• **Text segment**
In total, companies said they were cutting, or planned to cut, close to 51,000 jobs this year.

Job losses announced Thursday
JDS Uniphase: 16,000
Alcatel: 14,000
Hewlett Packard: 6,000
Infineon: 5,000
NTL: 2,000-2,500
Epcos: 750

JDS Uniphase becomes the latest in a string of technology firms to axe workers, cutting 16,000 jobs.

The maker of fibre-optic components announced the job cuts during its latest profits report. JDS Uniphase said that in its fourth quarter it lost 36 cents a share on sales of $601 million.

With a similar number of job losses announced on Tuesday, this has been one of the bloodiest company results seasons since the recession of the early 1990s, economists said.

Unlike on Tuesday, however, stock markets have reacted with equanimity to the announcements, with most major share indexes trading unchanged, after suffering heavy falls earlier in the week.

Alcatel chief executive Serge Tchuruk
Alcatel chief Serge Tchuruk will keep his job
The biggest cuts were announced at French telecoms equipment firm Alcatel, which said it would cut 14,000 permanent staff, as well as up to 6,000 contractors and part-time staff.

At the same time Alcatel announced results that, although showing a loss, slightly beat market expectations.

An Alcatel spokeswoman in Paris said some of the cuts had already been announced with the remainder coming from natural turnover and offers of voluntary redundancy or early retirement.

HP suffers

On the other side of the Atlantic, high-tech giant Hewlett-Packard (HP) lowered its sales forecasts yet again and said it would axe 6,000 jobs, more than 6% of its work force.

It blamed the fact that consumers were spending even less on technology than expected.

HP announced 4,700 job cuts earlier in the year, and has had to issue a series of profit warnings.

A BT engineer
BT is re-engineering its workforce
In the UK, British Telecom (BT) said it would be shedding 6,000 staff this year, 1,000 more than previously announced.

The company is in the process of paying down its mountain of debt, which reached 27.9bn at the end of the first quarter.

Some 1,500 of the BT jobs will go at its Ignite corporate data business in Europe.

• **What to work on**
Please quote the passage of the job-cuts article that opens with the words containing "A BT engineer" and closes with "business in Europe.".

• **Information shown**
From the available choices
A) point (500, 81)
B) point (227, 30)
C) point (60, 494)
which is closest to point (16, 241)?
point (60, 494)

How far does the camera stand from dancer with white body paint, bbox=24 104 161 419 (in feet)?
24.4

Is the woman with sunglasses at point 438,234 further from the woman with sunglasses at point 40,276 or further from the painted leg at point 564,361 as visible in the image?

• **Worked solution**
A BT engineer
BT is re-engineering its workforce
In the UK, British Telecom (BT) said it would be shedding 6,000 staff this year, 1,000 more than previously announced.

The company is in the process of paying down its mountain of debt, which reached 27.9bn at the end of the first quarter.

Some 1,500 of the BT jobs will go at its Ignite corporate data business in Europe.